Se recurrió a él en cuatro ocasiones: dos antes y dos después de que se abrieran las puertas del templo. El acto principal de su ministerio debía realizarse al amanecer gris, bajo la tenue luz roja que brillaba en el altar del holocausto, antes de que los sacerdotes lo avivaran. Apenas amanecía, cuando se reunieron por segunda vez para la ofrenda, designada para quienes participarían en el sacrificio, quienes prepararían el candelabro de oro y prepararían el altar del incienso dentro del Lugar Santo.

 Y ahora, antes de la admisión de los adoradores, solo quedaba sacar el cordero, asegurarse de nuevo de su idoneidad para el sacrificio, que bebiera  de un cuenco de oro y luego colocarlo de forma mística —como la tradición describe la atadura de Isaac— en el lado norte del altar, con su vista hacia el oeste. Todos, sacerdotes y laicos, estaban presentes como el Sacerdote, de pie al este del altar, desde un cuenco dorado rociado con sangre sacrificial a ambos lados del altar, debajo de la línea roja que marcaba la diferencia entre los sacrificios ordinarios y los que debían ser consumidos por completo. Mientras se preparaba el sacrificio para el altar, los sacerdotes, a quienes les tocaba la suerte, habían dispuesto todo dentro del Lugar Santo, donde se celebraba la parte más solemne del servicio del día: la ofrenda del incienso, que simboliza las oraciones aceptadas por Israel.

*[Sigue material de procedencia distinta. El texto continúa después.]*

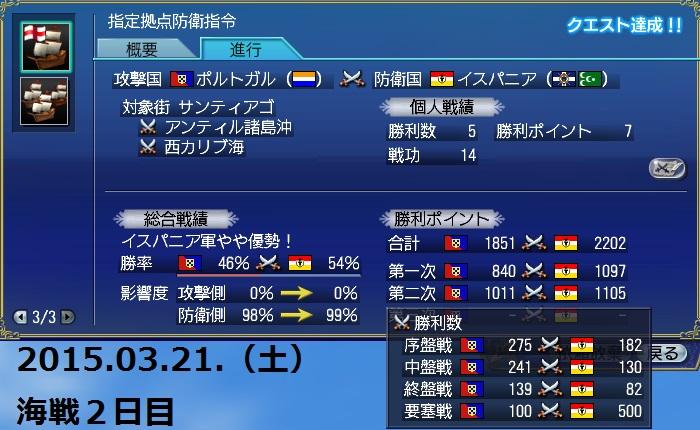 war201503212.jpg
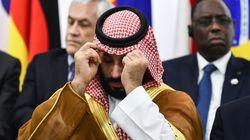 Μοχάμεντ Μπιν Σαλμάν: Το άγνωστο πάρτι των $50 εκατ. με 150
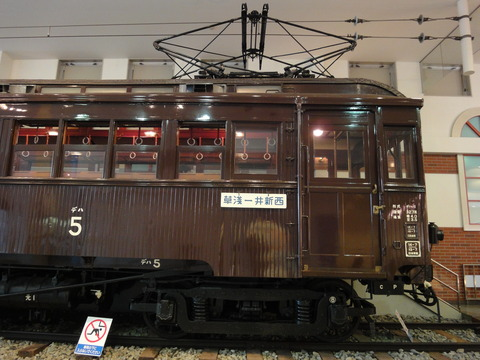 DSC05161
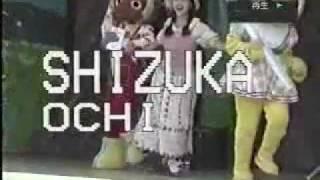 1990年5月6日に向ヶ丘遊園フラワーステージで行われた、越智静香ちゃん...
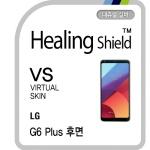 LG G6 플러스 후면 버츄얼스킨-내츄럴 실버 1매
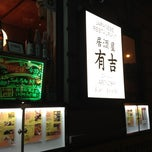 Photo taken at Izakaya Ariyoshi by Jeff G. on 11/28/2011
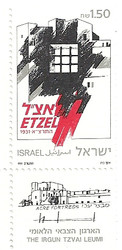 Stamp – Etzel - The Irgun Tzvai Leumi stamp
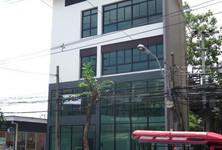 For Rent Office 295 sqm in Phra Khanong, Bangkok, Thailand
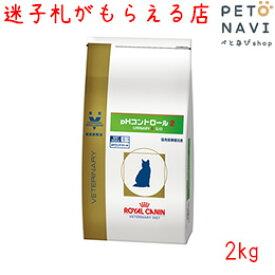 【迷子札プレゼント】[療法食]ロイヤルカナン 猫用 pHコントロール2 2kg【震災対策】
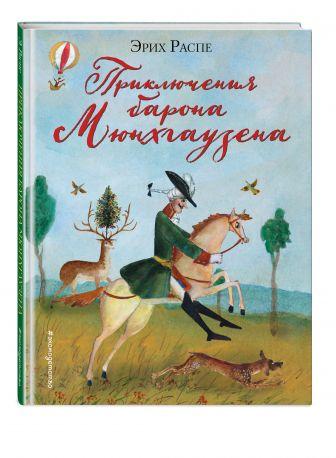 Эрих Распе - Приключения барона Мюнхгаузена (ил. М. Федорова) обложка книги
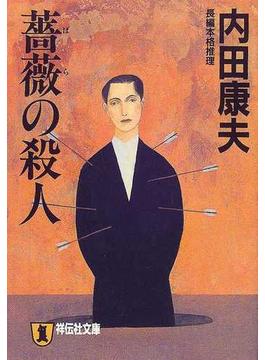 薔薇の殺人(祥伝社文庫)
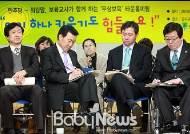 연봉 4,000만원 전문직 여성, 지금은?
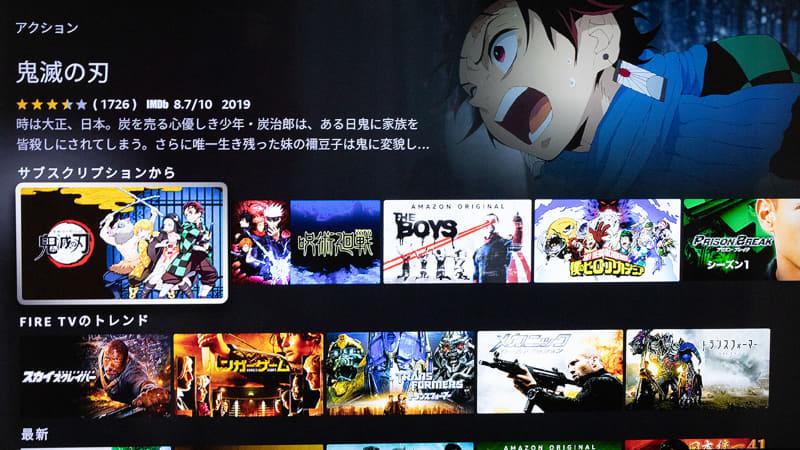 下段の「アクション」を選択してみると、最初の列に「サブスクリプションから」が表示された。Prime Video以外で配信されているコンテンツも並んでいる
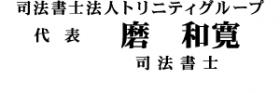 司法書士法人トリニティグループ_磨和寛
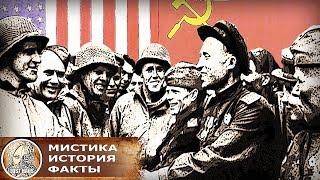 Встреча на Эльбе  Какие инструкции давались американцам для общения с солдатами Красной Армии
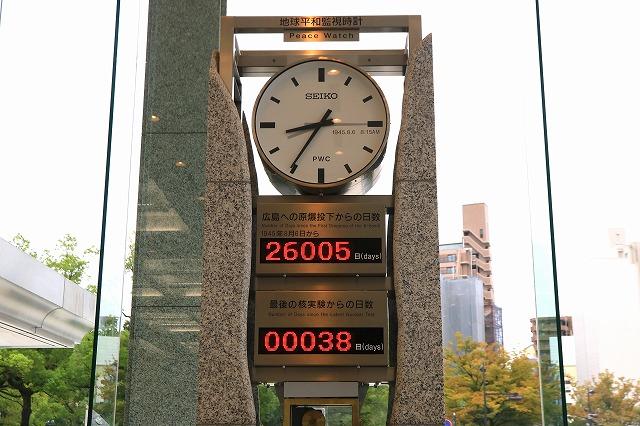 広島平和記念資料館-8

 De nuevo, se echaba la suerte (la tercera) para indicar quién sería honrado con este acto de mediación tan elevado. Solo una vez en la vida se podía disfrutar de ese privilegio. Era apropiado que, como era costumbre, dicha suerte fuera precedida por la oración y la confesión de fe por parte de los sacerdotes reunidos.

 Era la primera semana de octubre del año 748 A.U.C., el sexto año antes de nuestra era actual, cuando «el curso de Abia» —el octavo en la disposición original del servicio semanal— estaba de servicio en el Templo.

En el grupo que se alineaba aquella mañana de otoño alrededor del sacerdote supervisor había uno, del cual habían caído al menos sesenta inviernos.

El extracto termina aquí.